Introduction: While influenza A and B viruses can be transmitted via respiratory droplets, the importance of small droplet nuclei "aerosols" in transmission is controversial.
Methods and findings: In Hong Kong and Bangkok, in 2008-11, subjects were recruited from outpatient clinics if they had recent onset of acute respiratory illness and none of their household contacts were ill. Following a positive rapid influenza diagnostic test result, subjects were randomly allocated to one of three household-based interventions: hand hygiene, hand hygiene plus face masks, and a control group. Index cases plus their household contacts were followed for 7-10 days to identify secondary infections by reverse transcription polymerase chain reaction (RT-PCR) testing of respiratory specimens. Index cases with RT-PCR-confirmed influenza B were included in the present analyses. We used a mathematical model to make inferences on the modes of transmission, facilitated by apparent differences in clinical presentation of secondary infections resulting from aerosol transmission. We estimated that approximately 37% and 26% of influenza B virus transmission was via the aerosol mode in households in Hong Kong and Bangkok, respectively. In the fitted model, influenza B virus infections were associated with a 56%-72% risk of fever plus cough if infected via aerosol route, and a 23%-31% risk of fever plus cough if infected via the other two modes of transmission.

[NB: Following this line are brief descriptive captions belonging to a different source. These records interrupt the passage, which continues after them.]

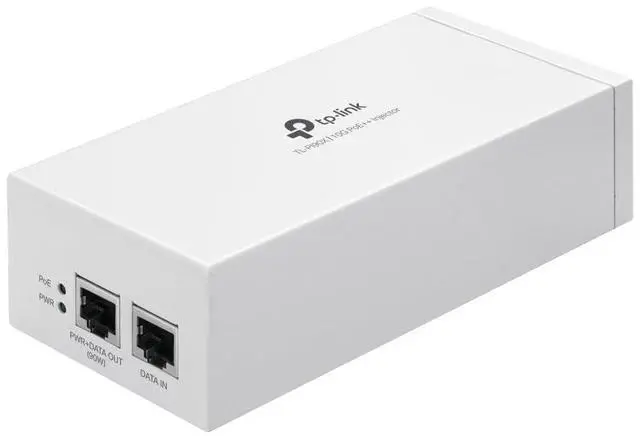 Main image of TP-Link TL-PI90X 802.3 bt/at/af 10G PoE Injector | Non-PoE to PoE Adapter | Supplies up to 90W (PoE++) | Plug & Play | Desktop/Wall-Mount | Distance Up to 328 ft. | UL Certified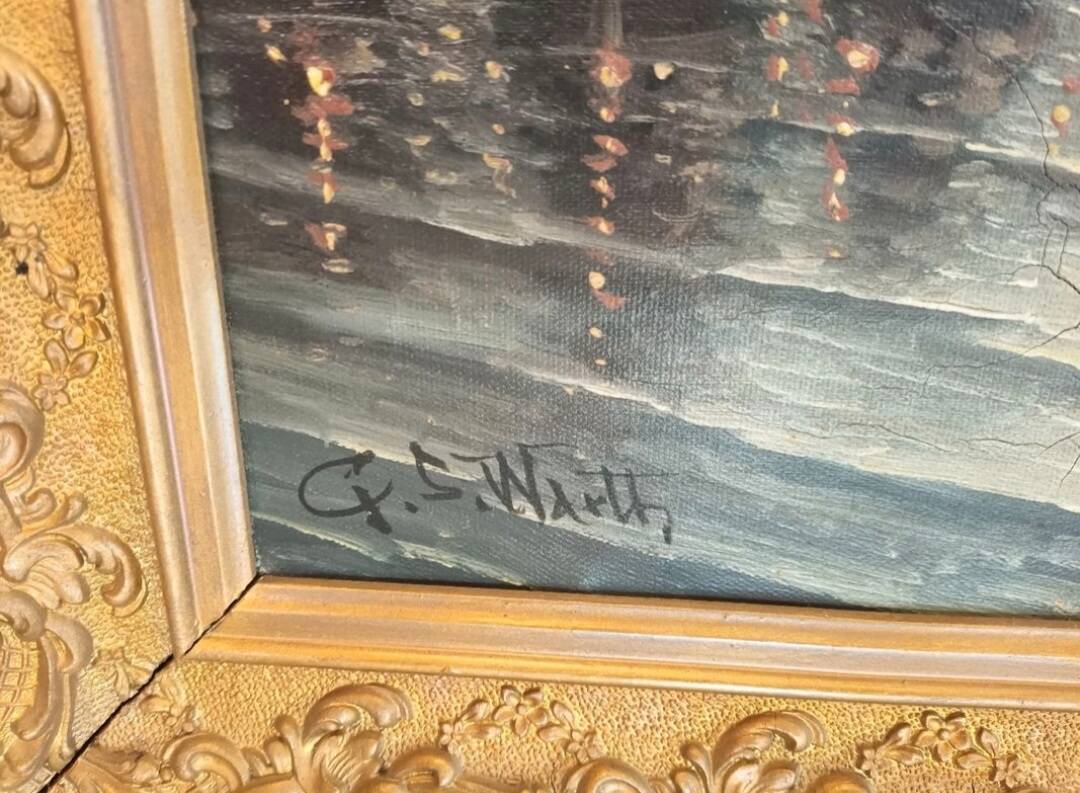 Gustave Warth marine painting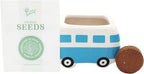 BUZZY Seeds Mini Ceramic Flower Bus Grow Kit, 4-Pack – Colorful Retro Bus Planters with Daisy, Cosmos, Calendula & Coneflower Seeds, All-in-One Seed Starter Gift Set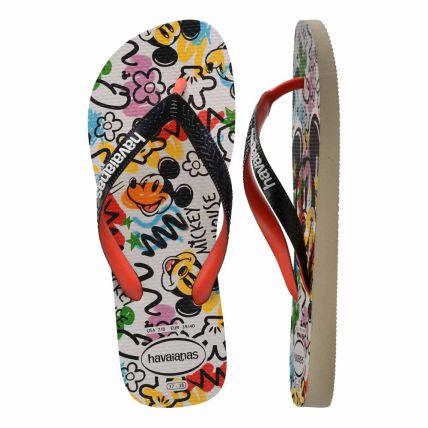 Chinelo Havaianas Disney Stylish  - Bege Palha/preto/blood Orange (7461) - Atacado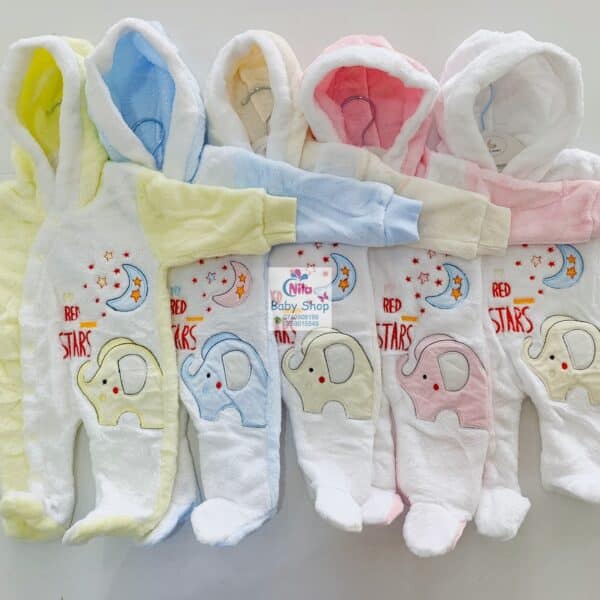 Baby Fleece Hooded Jumpsuit with Elephant Print – Cozy Winter Romper for Newborns - Image 7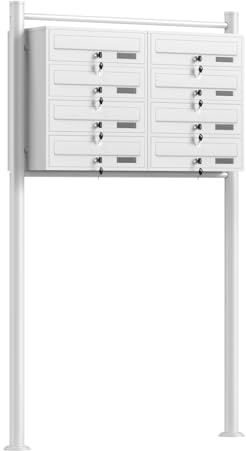 Wiltec Cassetta postale condominiale autoportante 8 posti, bianco, 2 moduli 945 x 270 x 1500 mm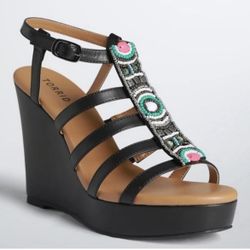 TORRID strappy beaded wedges women Size 10 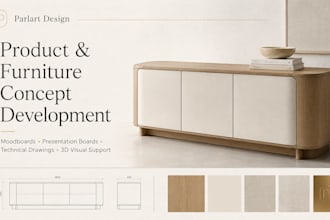 design furniture, product concepts, moodboards and presentation boards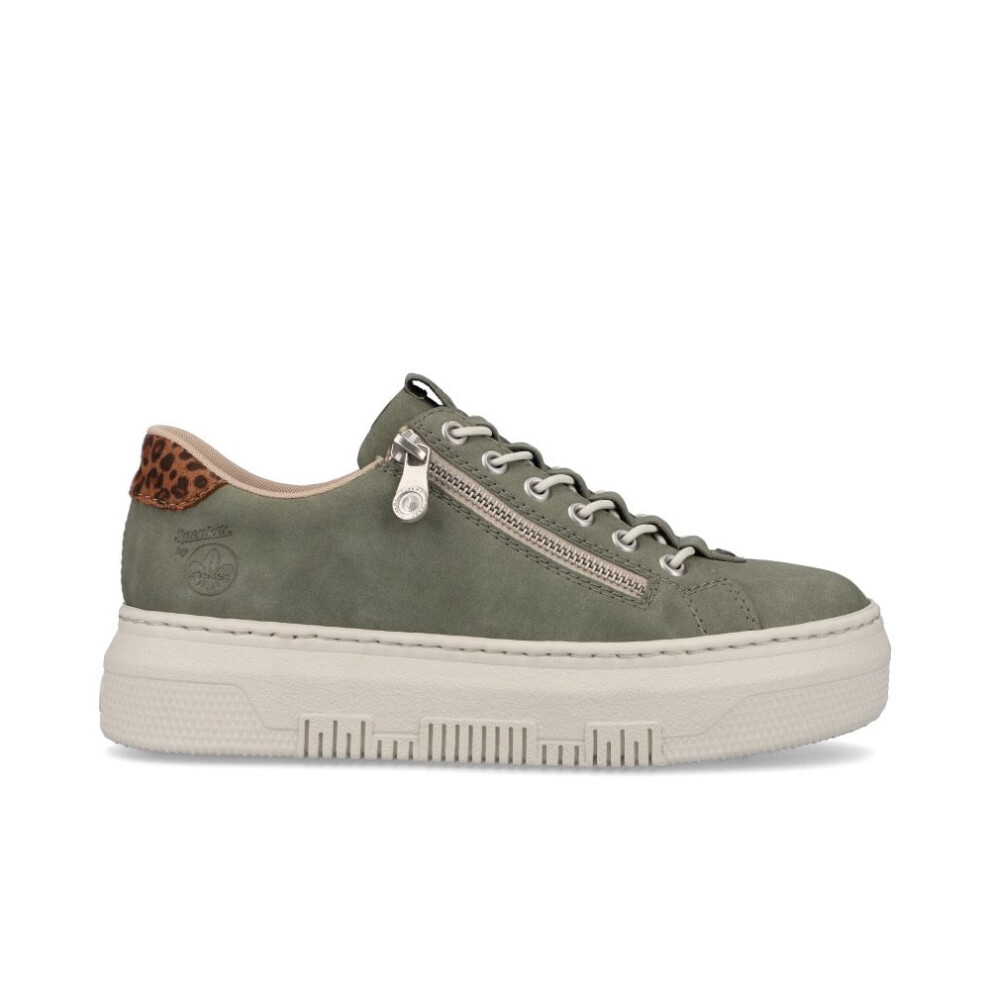 (6.5 (Adults')) M1952-52 | Schif Green/Leopard | Womens Casual Trainers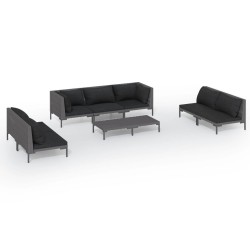 vidaXL 8-tlg. Garten-Lounge-Set mit Kissen Poly Rattan Dunkelgrau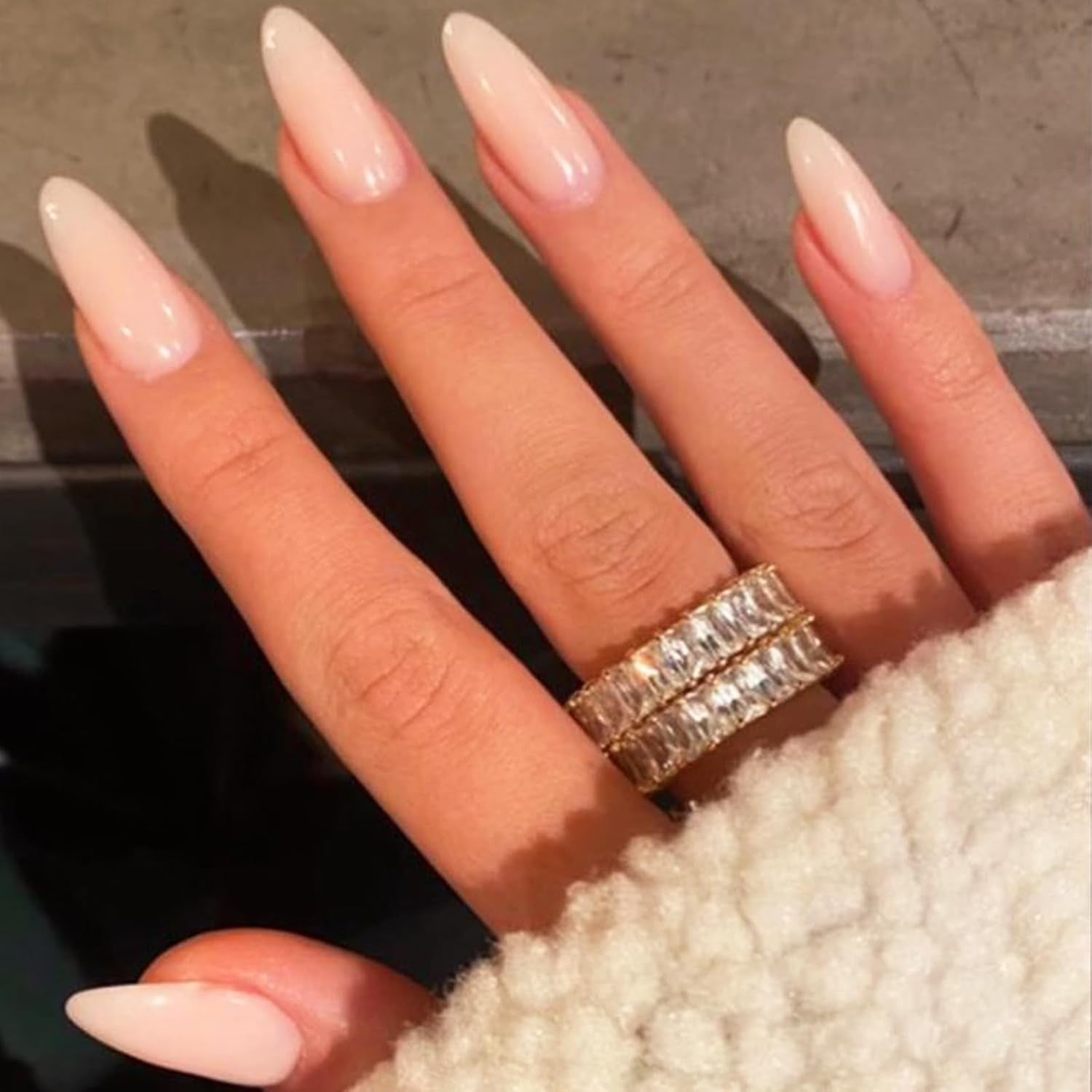 Press on Nails Medium Almond, Spring Summer Nude Gel Glue on Nail, 24Pcs Glossy Short Stiletto Reusable UV Finish Fake Nails Acrylic False Nails Manicure Kits for Women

Conclusions: Aerosol transmission may be an important mode of spread of influenza B virus. The point estimates of aerosol transmission were slightly lower for influenza B virus compared to previously published estimates for influenza A virus in both Hong Kong and Bangkok. Caution should be taken in interpreting these findings because of the multiple assumptions inherent in the model, including that there is limited biological evidence to date supporting a difference in the clinical features of influenza B virus infection by different modes.